- **Exercise**: Reproduce the lines below word for word, without changing anything.

- **Input**:
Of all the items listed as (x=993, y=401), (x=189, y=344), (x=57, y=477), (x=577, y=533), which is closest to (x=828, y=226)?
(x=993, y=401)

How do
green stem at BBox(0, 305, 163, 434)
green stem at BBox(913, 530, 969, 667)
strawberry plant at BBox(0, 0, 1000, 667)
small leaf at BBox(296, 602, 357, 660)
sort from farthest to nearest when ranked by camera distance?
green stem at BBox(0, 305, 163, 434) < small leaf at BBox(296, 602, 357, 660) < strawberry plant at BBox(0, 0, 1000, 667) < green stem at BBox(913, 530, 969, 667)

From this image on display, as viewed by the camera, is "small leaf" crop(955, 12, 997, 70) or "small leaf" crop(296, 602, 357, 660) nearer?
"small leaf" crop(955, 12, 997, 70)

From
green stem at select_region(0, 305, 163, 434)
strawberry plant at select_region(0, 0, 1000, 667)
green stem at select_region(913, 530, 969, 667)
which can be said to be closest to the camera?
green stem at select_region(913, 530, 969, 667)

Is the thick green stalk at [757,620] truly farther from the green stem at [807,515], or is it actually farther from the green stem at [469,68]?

- **Answer for the task**:
Of all the items listed as (x=993, y=401), (x=189, y=344), (x=57, y=477), (x=577, y=533), which is closest to (x=828, y=226)?
(x=993, y=401)

How do
green stem at BBox(0, 305, 163, 434)
green stem at BBox(913, 530, 969, 667)
strawberry plant at BBox(0, 0, 1000, 667)
small leaf at BBox(296, 602, 357, 660)
sort from farthest to nearest when ranked by camera distance?
green stem at BBox(0, 305, 163, 434) < small leaf at BBox(296, 602, 357, 660) < strawberry plant at BBox(0, 0, 1000, 667) < green stem at BBox(913, 530, 969, 667)

From this image on display, as viewed by the camera, is "small leaf" crop(955, 12, 997, 70) or "small leaf" crop(296, 602, 357, 660) nearer?
"small leaf" crop(955, 12, 997, 70)

From
green stem at select_region(0, 305, 163, 434)
strawberry plant at select_region(0, 0, 1000, 667)
green stem at select_region(913, 530, 969, 667)
which can be said to be closest to the camera?
green stem at select_region(913, 530, 969, 667)

Is the thick green stalk at [757,620] truly farther from the green stem at [807,515], or is it actually farther from the green stem at [469,68]?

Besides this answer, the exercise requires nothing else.